İçişleri Bakanı Ali Yerlikaya yaptığı açıklamada, 2023’te 11’i uluslararası olmak üzere 420, son 10 ayda ise 454 organize suç örgütünün çökertildiğini açıkladı. Başta uyuşturucu, silah ticareti, kumar, yasadışı bahis ve fuhuş gibi yasadışı faaliyetler gösteren bu suç şebekelerinin bu derece artabilmiş olması bir ülkede suç gelirleri ve bu gelirlerin aklanması ile ilgili faaliyetlerin de yoğunluğunu göstermektedir.
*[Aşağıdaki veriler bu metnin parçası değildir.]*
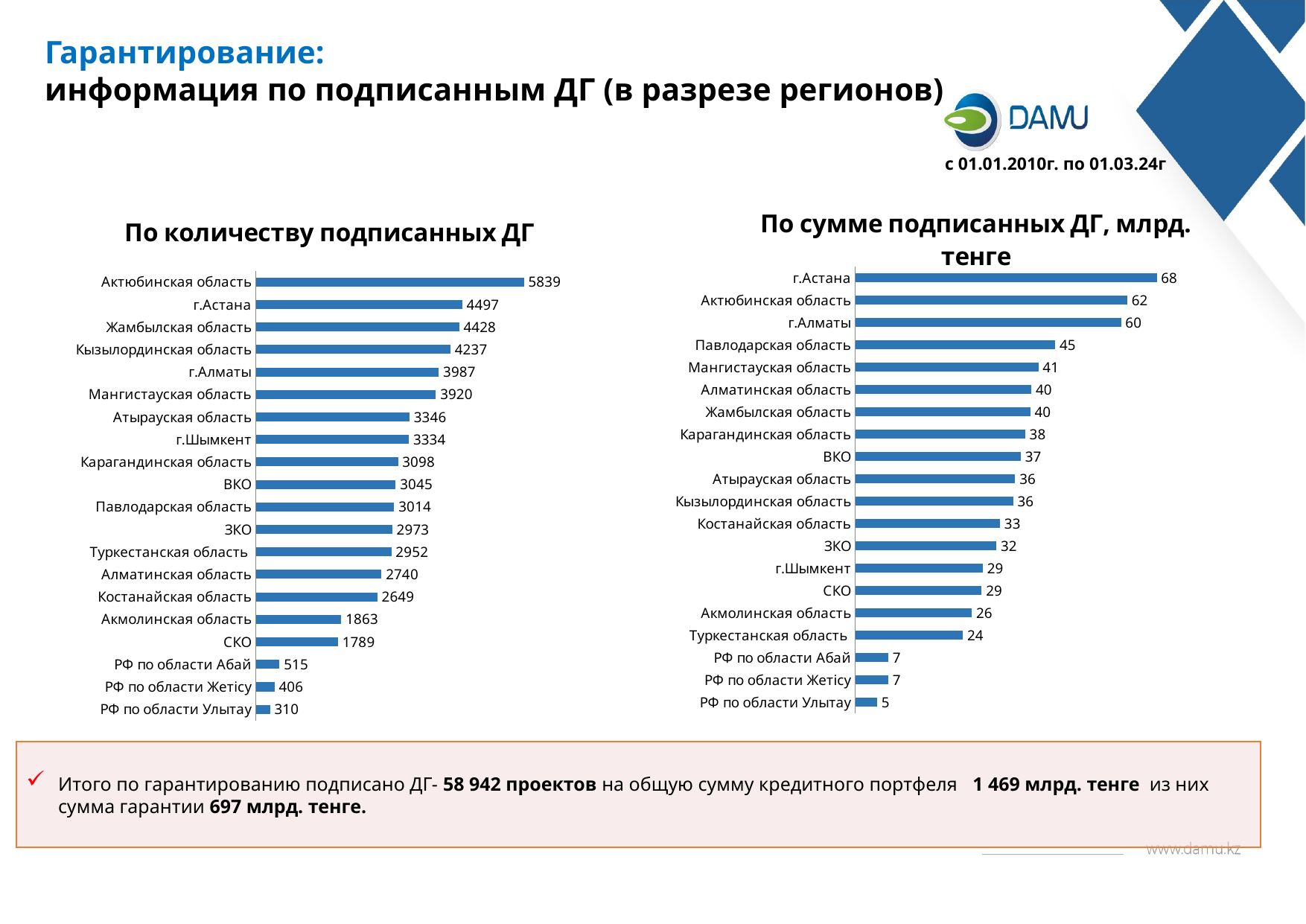
What type of chart is 'По количеству подписанных ДГ'? Bar chart On the chart 'По количеству подписанных ДГ', how many regions are shown? 20 On the chart 'По количеству подписанных ДГ', which region has the lowest value? РФ по области Улытау On the chart 'По количеству подписанных ДГ', what is the value for Кызылординская область? 4237 On the chart 'По сумме подписанных ДГ, млрд. тенге', which region has the highest value? г.Астана On the chart 'По количеству подписанных ДГ', what is the value for СКО? 1789 On the chart 'По сумме подписанных ДГ, млрд. тенге', which region has the lowest value? РФ по области Улытау On the chart 'По сумме подписанных ДГ, млрд. тенге', what is the value for Павлодарская область? 45 On the chart 'По количеству подписанных ДГ', what is the difference between г.Астана and г.Алматы? 510 On the chart 'По количеству подписанных ДГ', which region has the highest value? Актюбинская область On the chart 'По сумме подписанных ДГ, млрд. тенге', what is the difference between г.Астана and Актюбинская область? 6 On the chart 'По сумме подписанных ДГ, млрд. тенге', which is larger: Мангистауская область or Карагандинская область? Мангистауская область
Anılan suç şebekelerinin birkaç yılda bu güce ve etki alanına ulaşmadığı, yıllara sarih bir şekilde güçlenip bu aşamalara kadar gelebildiği dikkate alındığında, bu örgütlerle son dönemde yürütülen ve takdir edilen mücadelenin neden geçmişte de yapılmadığını sormak hepimizin hakkıdır. Gri listeye alındıktan sonra listeden çıkmak için başta MASAK olmak üzere ilgili tarafların yoğun ve özverili çabalar gösterdiği açıktır. Bu bağlamda; denetimler, personel ve bildirimler konusunda önemli artışlar sağlandığı, organize suç örgütleri ile etkin bir mücadele yürütülmeye çalışıldığı, diğer yandan FATF tarafından eleştiri konusu yapılan başta Kitle İmha Silahlarının Yayılmasının Finansmanın Önlenmesi hakkındaki Kanun ve PEP’ler le ilgili mevzuat olmak üzere eksiklerin tamamına yakınının giderildiği görülmektedir. Bu gelişmelerin sonucunda da Haziran ayında yapılacak FATF Genel Kurulunda Türkiye’nin Gri Liste’den çıkacağı düşünülüyor. Ancak denetimin 2018- 2019 yılları arasında yapıldığı ve denetim raporunun Aralık 2019’da Türkiye’ye gönderildiği ve raporda bahsi geçen eksiklikler konusunda gerekli önlemler alınmaz ve ilerleme kaydedilemezse, “Pakistan, Moğolistan ve Yemen gibi gri listeye ekleneceği” uyarısı yapılmışken; Gri Listeye alındığımız Ekim 2021’e kadar neden gerekli önlemlerin alınmadığı ve/veya alınamadığını ve ülkemize son derece ağır maliyetleri olan ve olmaya da devam eden, önemli ölçüde itibar kaybı yaşatan gri listeye neden girdiğimizi sormak ve ilgili taraflardan en azından bir özeleştiri beklemek başta ekonomik sıkıntılar çeken geniş halk kesimleri olmak üzere yine hepimizin hakkıdır.